Wednesday, August 20, 2014
What to do on the First Day of School
I am not going to do anything I should do today for the boys first day of Fourth Grade. Oh don't worry, we got a couple pics of them before school today, Marci posted them on FB, so, it's documented. And, me, well, I will be sure to love and cherish and... blah, blah, blah.
But, honestly, that's not what I am not doing today.
I'm not going to vacuum up the layer of dust and dirt and mayhem that boys throw down from their very souls. I am not going to start another load in the washer and wonder at the largeness of their shorts, the deepness of their grass-stains, the very bigness and wholeness of these perfect mancubs.
I won't mow the grass their feet have run through all these years, won't pull the weeds tangled in the flowers they so eagerly planted in the spring. I won't quietly walk the yard, finding their stick swords and sabres and axes and hammers, collecting them to save in their citadel of a playset.
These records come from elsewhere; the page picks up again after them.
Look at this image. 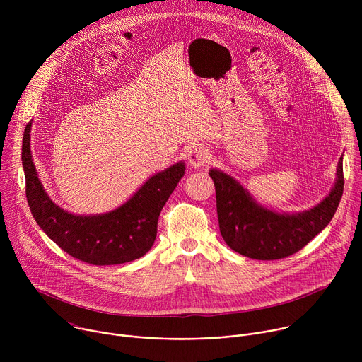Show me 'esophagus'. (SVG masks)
<instances>
[{"mask_svg": "<svg viewBox=\"0 0 362 362\" xmlns=\"http://www.w3.org/2000/svg\"><path fill=\"white\" fill-rule=\"evenodd\" d=\"M211 151L206 148V147H193L190 151H189V156H187V160H189V165L194 169H199V168H203L204 165H208L209 160H211Z\"/></svg>", "mask_w": 362, "mask_h": 362, "instance_id": "esophagus-1", "label": "esophagus"}]
</instances>
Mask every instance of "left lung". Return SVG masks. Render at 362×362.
<instances>
[{"label": "left lung", "instance_id": "obj_1", "mask_svg": "<svg viewBox=\"0 0 362 362\" xmlns=\"http://www.w3.org/2000/svg\"><path fill=\"white\" fill-rule=\"evenodd\" d=\"M216 189L219 229L226 245L235 252L257 261L282 259L300 250L327 228L337 212L344 192L342 158L331 192L314 208L286 214L268 209L235 177L211 169Z\"/></svg>", "mask_w": 362, "mask_h": 362}]
</instances>
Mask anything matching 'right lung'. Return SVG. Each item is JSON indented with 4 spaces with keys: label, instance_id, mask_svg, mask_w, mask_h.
I'll return each mask as SVG.
<instances>
[{
    "label": "right lung",
    "instance_id": "add662e5",
    "mask_svg": "<svg viewBox=\"0 0 362 362\" xmlns=\"http://www.w3.org/2000/svg\"><path fill=\"white\" fill-rule=\"evenodd\" d=\"M31 126L23 137V168L30 211L44 233L76 259L91 265H119L146 255L158 233V219L185 175V162L150 176L119 208L97 215H74L44 190L31 154Z\"/></svg>",
    "mask_w": 362,
    "mask_h": 362
}]
</instances>
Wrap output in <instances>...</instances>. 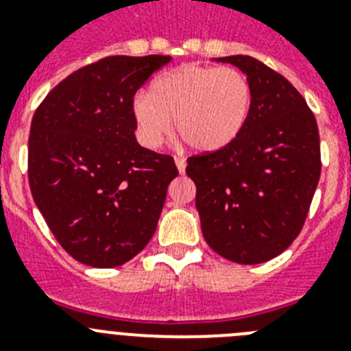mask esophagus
Returning a JSON list of instances; mask_svg holds the SVG:
<instances>
[{"mask_svg":"<svg viewBox=\"0 0 351 351\" xmlns=\"http://www.w3.org/2000/svg\"><path fill=\"white\" fill-rule=\"evenodd\" d=\"M176 167H178L179 173H184L186 172V161L182 158H176Z\"/></svg>","mask_w":351,"mask_h":351,"instance_id":"1","label":"esophagus"}]
</instances>
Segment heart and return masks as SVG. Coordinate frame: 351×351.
Listing matches in <instances>:
<instances>
[{"mask_svg": "<svg viewBox=\"0 0 351 351\" xmlns=\"http://www.w3.org/2000/svg\"><path fill=\"white\" fill-rule=\"evenodd\" d=\"M250 80L241 70L188 63L161 73L132 101L142 145L154 149L173 128L198 153H214L241 135L251 112Z\"/></svg>", "mask_w": 351, "mask_h": 351, "instance_id": "b5f03b06", "label": "heart"}]
</instances>
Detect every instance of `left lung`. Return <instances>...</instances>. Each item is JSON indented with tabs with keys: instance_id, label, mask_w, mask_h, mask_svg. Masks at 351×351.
Returning a JSON list of instances; mask_svg holds the SVG:
<instances>
[{
	"instance_id": "8db88e82",
	"label": "left lung",
	"mask_w": 351,
	"mask_h": 351,
	"mask_svg": "<svg viewBox=\"0 0 351 351\" xmlns=\"http://www.w3.org/2000/svg\"><path fill=\"white\" fill-rule=\"evenodd\" d=\"M247 77V123L226 147L188 158L204 239L218 255L255 265L299 235L320 181V135L300 93L251 56L214 58Z\"/></svg>"
}]
</instances>
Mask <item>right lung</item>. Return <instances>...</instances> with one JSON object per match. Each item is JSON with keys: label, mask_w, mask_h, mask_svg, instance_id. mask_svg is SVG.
<instances>
[{"label": "right lung", "mask_w": 351, "mask_h": 351, "mask_svg": "<svg viewBox=\"0 0 351 351\" xmlns=\"http://www.w3.org/2000/svg\"><path fill=\"white\" fill-rule=\"evenodd\" d=\"M170 56H110L61 80L36 108L27 178L36 207L68 255L108 269L156 230L173 158L138 145L133 96Z\"/></svg>", "instance_id": "obj_1"}]
</instances>
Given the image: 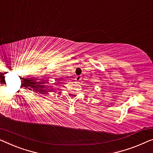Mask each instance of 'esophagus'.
<instances>
[{
  "mask_svg": "<svg viewBox=\"0 0 153 153\" xmlns=\"http://www.w3.org/2000/svg\"><path fill=\"white\" fill-rule=\"evenodd\" d=\"M76 79L77 81L81 80V79H82V77H81L80 76H76Z\"/></svg>",
  "mask_w": 153,
  "mask_h": 153,
  "instance_id": "esophagus-1",
  "label": "esophagus"
}]
</instances>
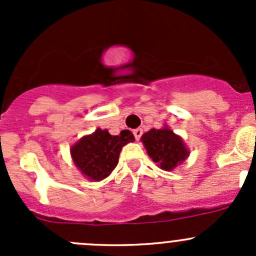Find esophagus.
Masks as SVG:
<instances>
[{
  "label": "esophagus",
  "instance_id": "obj_1",
  "mask_svg": "<svg viewBox=\"0 0 256 256\" xmlns=\"http://www.w3.org/2000/svg\"><path fill=\"white\" fill-rule=\"evenodd\" d=\"M141 135H142V130H141V128H136V130H134V136H135L136 141L140 140Z\"/></svg>",
  "mask_w": 256,
  "mask_h": 256
}]
</instances>
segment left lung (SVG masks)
<instances>
[{"label": "left lung", "mask_w": 256, "mask_h": 256, "mask_svg": "<svg viewBox=\"0 0 256 256\" xmlns=\"http://www.w3.org/2000/svg\"><path fill=\"white\" fill-rule=\"evenodd\" d=\"M147 154L164 171H172L190 156V150L180 136L167 125L162 128H151L141 136Z\"/></svg>", "instance_id": "obj_1"}]
</instances>
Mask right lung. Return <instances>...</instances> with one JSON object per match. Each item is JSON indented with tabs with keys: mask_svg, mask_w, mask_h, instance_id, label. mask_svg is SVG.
Masks as SVG:
<instances>
[{
	"mask_svg": "<svg viewBox=\"0 0 256 256\" xmlns=\"http://www.w3.org/2000/svg\"><path fill=\"white\" fill-rule=\"evenodd\" d=\"M135 141L132 132L122 130L112 136L105 128H98L90 135L82 136L70 147V156L76 168L89 180H102L114 171L122 147Z\"/></svg>",
	"mask_w": 256,
	"mask_h": 256,
	"instance_id": "1",
	"label": "right lung"
}]
</instances>
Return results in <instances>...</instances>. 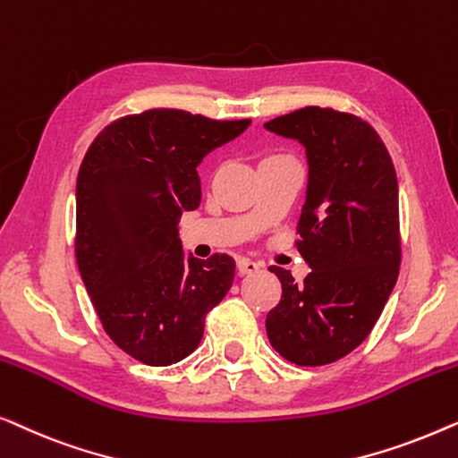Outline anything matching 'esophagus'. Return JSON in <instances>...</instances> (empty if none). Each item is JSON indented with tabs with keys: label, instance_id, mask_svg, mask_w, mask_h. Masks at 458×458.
Listing matches in <instances>:
<instances>
[{
	"label": "esophagus",
	"instance_id": "obj_1",
	"mask_svg": "<svg viewBox=\"0 0 458 458\" xmlns=\"http://www.w3.org/2000/svg\"><path fill=\"white\" fill-rule=\"evenodd\" d=\"M236 267H238V274H241V276L255 274V272H259V269H261V263L249 259V257H238Z\"/></svg>",
	"mask_w": 458,
	"mask_h": 458
}]
</instances>
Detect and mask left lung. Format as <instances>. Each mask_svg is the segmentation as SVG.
Wrapping results in <instances>:
<instances>
[{
  "label": "left lung",
  "instance_id": "left-lung-1",
  "mask_svg": "<svg viewBox=\"0 0 458 458\" xmlns=\"http://www.w3.org/2000/svg\"><path fill=\"white\" fill-rule=\"evenodd\" d=\"M305 147L309 180L296 249L311 272L282 282L266 330L276 351L302 367L355 351L376 326L401 267L398 182L379 134L359 115L309 106L263 124Z\"/></svg>",
  "mask_w": 458,
  "mask_h": 458
}]
</instances>
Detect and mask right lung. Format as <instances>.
Listing matches in <instances>:
<instances>
[{
	"instance_id": "right-lung-1",
	"label": "right lung",
	"mask_w": 458,
	"mask_h": 458,
	"mask_svg": "<svg viewBox=\"0 0 458 458\" xmlns=\"http://www.w3.org/2000/svg\"><path fill=\"white\" fill-rule=\"evenodd\" d=\"M250 120L147 109L98 134L76 178V263L103 330L126 355L164 367L189 357L205 315L234 282L226 253L186 259L182 211L201 203L197 165Z\"/></svg>"
}]
</instances>
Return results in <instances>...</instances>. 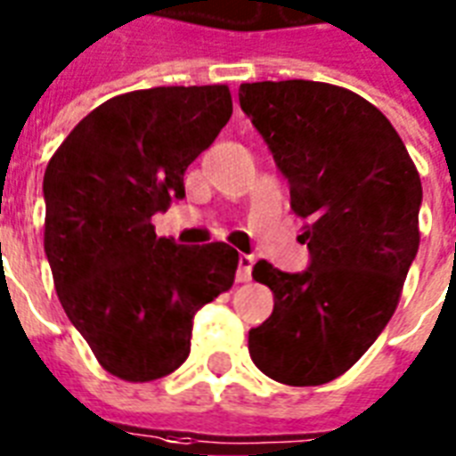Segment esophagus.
Returning <instances> with one entry per match:
<instances>
[{
	"mask_svg": "<svg viewBox=\"0 0 456 456\" xmlns=\"http://www.w3.org/2000/svg\"><path fill=\"white\" fill-rule=\"evenodd\" d=\"M254 261H256V258L251 256V254H240L238 282H247V280H251V268H254Z\"/></svg>",
	"mask_w": 456,
	"mask_h": 456,
	"instance_id": "esophagus-1",
	"label": "esophagus"
}]
</instances>
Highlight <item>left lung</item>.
I'll return each mask as SVG.
<instances>
[{"instance_id": "obj_1", "label": "left lung", "mask_w": 456, "mask_h": 456, "mask_svg": "<svg viewBox=\"0 0 456 456\" xmlns=\"http://www.w3.org/2000/svg\"><path fill=\"white\" fill-rule=\"evenodd\" d=\"M240 108L287 178L294 214L308 218L311 251L304 273L254 265L275 305L249 330V355L280 384H327L395 313L419 249V171L384 112L344 86L240 84Z\"/></svg>"}]
</instances>
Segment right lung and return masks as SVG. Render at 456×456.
I'll return each mask as SVG.
<instances>
[{
  "instance_id": "obj_1",
  "label": "right lung",
  "mask_w": 456,
  "mask_h": 456,
  "mask_svg": "<svg viewBox=\"0 0 456 456\" xmlns=\"http://www.w3.org/2000/svg\"><path fill=\"white\" fill-rule=\"evenodd\" d=\"M231 115L225 84L129 91L91 110L44 171V251L61 305L125 381L183 365L195 313L232 287L231 245H176L151 224L185 198V169Z\"/></svg>"
}]
</instances>
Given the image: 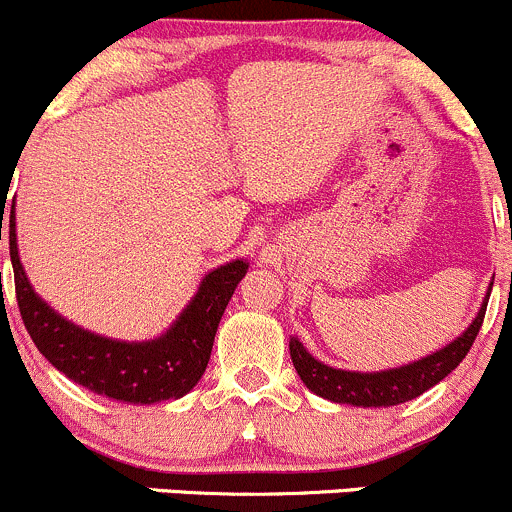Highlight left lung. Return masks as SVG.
I'll use <instances>...</instances> for the list:
<instances>
[{
    "label": "left lung",
    "mask_w": 512,
    "mask_h": 512,
    "mask_svg": "<svg viewBox=\"0 0 512 512\" xmlns=\"http://www.w3.org/2000/svg\"><path fill=\"white\" fill-rule=\"evenodd\" d=\"M490 288H493V283H490ZM490 288L480 303V311L475 313L470 326L458 338L445 343L438 351L418 358V361L406 363V366L386 368V371H343V368H333L313 358L298 338L288 341L291 361L308 391L326 398V401L361 408H388L413 401L428 388H433L435 383L443 381L450 371H455L465 353L470 351L480 326H483Z\"/></svg>",
    "instance_id": "1"
}]
</instances>
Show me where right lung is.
<instances>
[{
    "label": "right lung",
    "instance_id": "right-lung-1",
    "mask_svg": "<svg viewBox=\"0 0 512 512\" xmlns=\"http://www.w3.org/2000/svg\"><path fill=\"white\" fill-rule=\"evenodd\" d=\"M9 256L19 313L39 353L79 386L114 401L141 406L176 401L199 383L209 366L221 316L249 271L246 258L211 268L201 278L199 291L161 336L149 341H116L77 326L34 291L19 258L14 206L9 214Z\"/></svg>",
    "mask_w": 512,
    "mask_h": 512
}]
</instances>
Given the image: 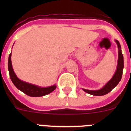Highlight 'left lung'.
Wrapping results in <instances>:
<instances>
[{
  "label": "left lung",
  "mask_w": 131,
  "mask_h": 131,
  "mask_svg": "<svg viewBox=\"0 0 131 131\" xmlns=\"http://www.w3.org/2000/svg\"><path fill=\"white\" fill-rule=\"evenodd\" d=\"M117 44L118 48H119V52H118V63H117V68L115 73L112 78V79L105 85L102 89L100 90H97V91H91V90H86V89H83V91H85L87 93L92 94L94 96H103L105 94H107V93L110 92L112 89L117 86L118 83H119L120 80H121V77H122L123 74V69L124 67L123 65V56L121 53V46L118 40H115Z\"/></svg>",
  "instance_id": "left-lung-1"
}]
</instances>
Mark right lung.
I'll return each instance as SVG.
<instances>
[{
  "label": "right lung",
  "instance_id": "1",
  "mask_svg": "<svg viewBox=\"0 0 131 131\" xmlns=\"http://www.w3.org/2000/svg\"><path fill=\"white\" fill-rule=\"evenodd\" d=\"M8 70L10 78H11L12 81L14 83V84L19 90L21 91L25 94L29 96H43L48 94L52 91H54L56 88V85L46 88L39 87V86H35V85H33V84L25 83V82H24L22 81H21L20 79H19L17 77V76L16 75L14 72L13 68H12L11 62V54H10L8 58Z\"/></svg>",
  "mask_w": 131,
  "mask_h": 131
}]
</instances>
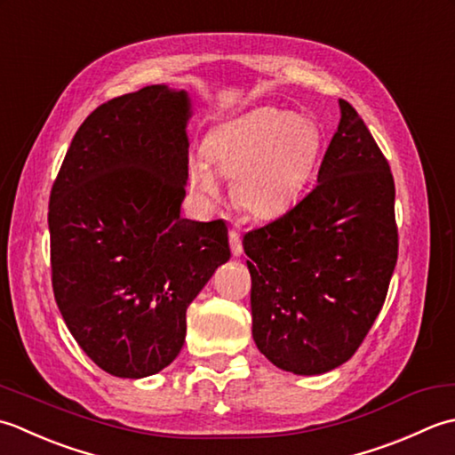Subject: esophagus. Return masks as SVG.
<instances>
[{"mask_svg": "<svg viewBox=\"0 0 455 455\" xmlns=\"http://www.w3.org/2000/svg\"><path fill=\"white\" fill-rule=\"evenodd\" d=\"M229 245H231V253H234V257H239L241 253H243V245H241L239 231H235V229L229 231Z\"/></svg>", "mask_w": 455, "mask_h": 455, "instance_id": "obj_1", "label": "esophagus"}]
</instances>
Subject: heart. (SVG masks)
Instances as JSON below:
<instances>
[{"label":"heart","mask_w":455,"mask_h":455,"mask_svg":"<svg viewBox=\"0 0 455 455\" xmlns=\"http://www.w3.org/2000/svg\"><path fill=\"white\" fill-rule=\"evenodd\" d=\"M320 132L308 117L261 108L220 124L204 139V159L188 163V182L204 200H218L220 176L255 218L284 214L300 196L320 155Z\"/></svg>","instance_id":"obj_1"}]
</instances>
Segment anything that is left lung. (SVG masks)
<instances>
[{"instance_id": "1", "label": "left lung", "mask_w": 455, "mask_h": 455, "mask_svg": "<svg viewBox=\"0 0 455 455\" xmlns=\"http://www.w3.org/2000/svg\"><path fill=\"white\" fill-rule=\"evenodd\" d=\"M339 125L308 196L243 237L253 339L283 371L320 375L355 354L396 265L395 180L357 111Z\"/></svg>"}]
</instances>
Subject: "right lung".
<instances>
[{"mask_svg": "<svg viewBox=\"0 0 455 455\" xmlns=\"http://www.w3.org/2000/svg\"><path fill=\"white\" fill-rule=\"evenodd\" d=\"M190 116L187 92L164 84L109 100L80 125L52 184L54 299L78 346L114 377L171 365L187 308L229 261L224 221L180 216Z\"/></svg>", "mask_w": 455, "mask_h": 455, "instance_id": "right-lung-1", "label": "right lung"}]
</instances>
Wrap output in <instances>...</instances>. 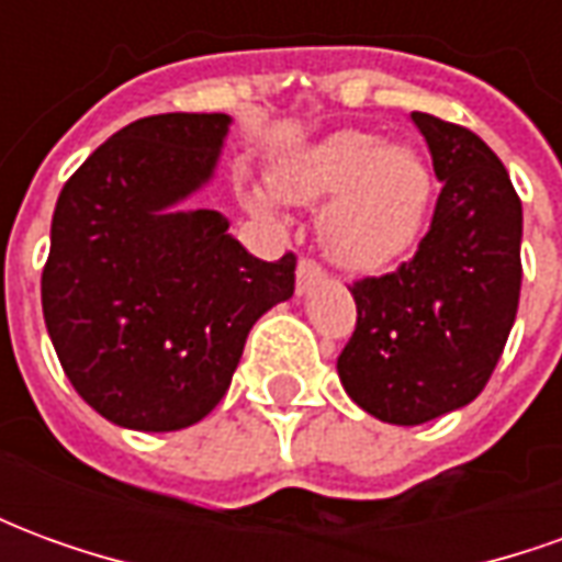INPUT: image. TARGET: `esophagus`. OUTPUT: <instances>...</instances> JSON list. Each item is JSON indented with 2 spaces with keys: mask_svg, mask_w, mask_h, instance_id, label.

I am not going to find the time to wipe the finger and palm prints off the glass door where boys watch hawks and bonfires in the neighbor's yard, nor the yogurt stains on the baseboards. I won't open the refrigerator and wonder where the milk goes, nor consider the staples on the shelves, the schedule glaring at me from the calendar.
I will consider doing these things, I'll consider them. Truthfully, I already have and it's taken all morning. I think about things and waves and waves of memory and melancholy come over me, I play with my sons and they dance with me, now and sometime past. I welcome the waves.
I won't really have time do my chores, the things I've put off for summer's end - the basement's dank, the screen-door's rip, the bushes, the maples, the mulchless beds.
I am going to be busy, you see, I've got to figure, consider, that is, how this...
... became this?
Where did these boys come from?
Confident, strong, ready... how did this happen, when? But, but... this is not a lament for flying time. Time does not fly, time does not meander. Time beats, steady as heartbeat. We are the ones who make it seem to go so fast.
You see, I have the time to remember, I look for the time, I relish the time. I have the time to savor and celebrate and weep and laugh. Time for hope and wonder - my hope and my wonder - forever entwined with Nick's and Zack's, I watch them root again in the fertile souls of these beautiful boys and their edgeless future.
The damn chores can wait.
From Marci's "... things you don't expect to hear from the backseat ..."
"I am not going to retaliate, because *I* am *nice* ... and *you* should look that word up."
*indicates air quotes.
I know who said this...
Thanks for stopping by, lets go out on the porch and remember today. It'll take all afternoon, I hope you don't mind.
Yeah, yes, of course you can bring your guitar...
Perhaps I can bring my memories of other boys in days past. Hope the day was good.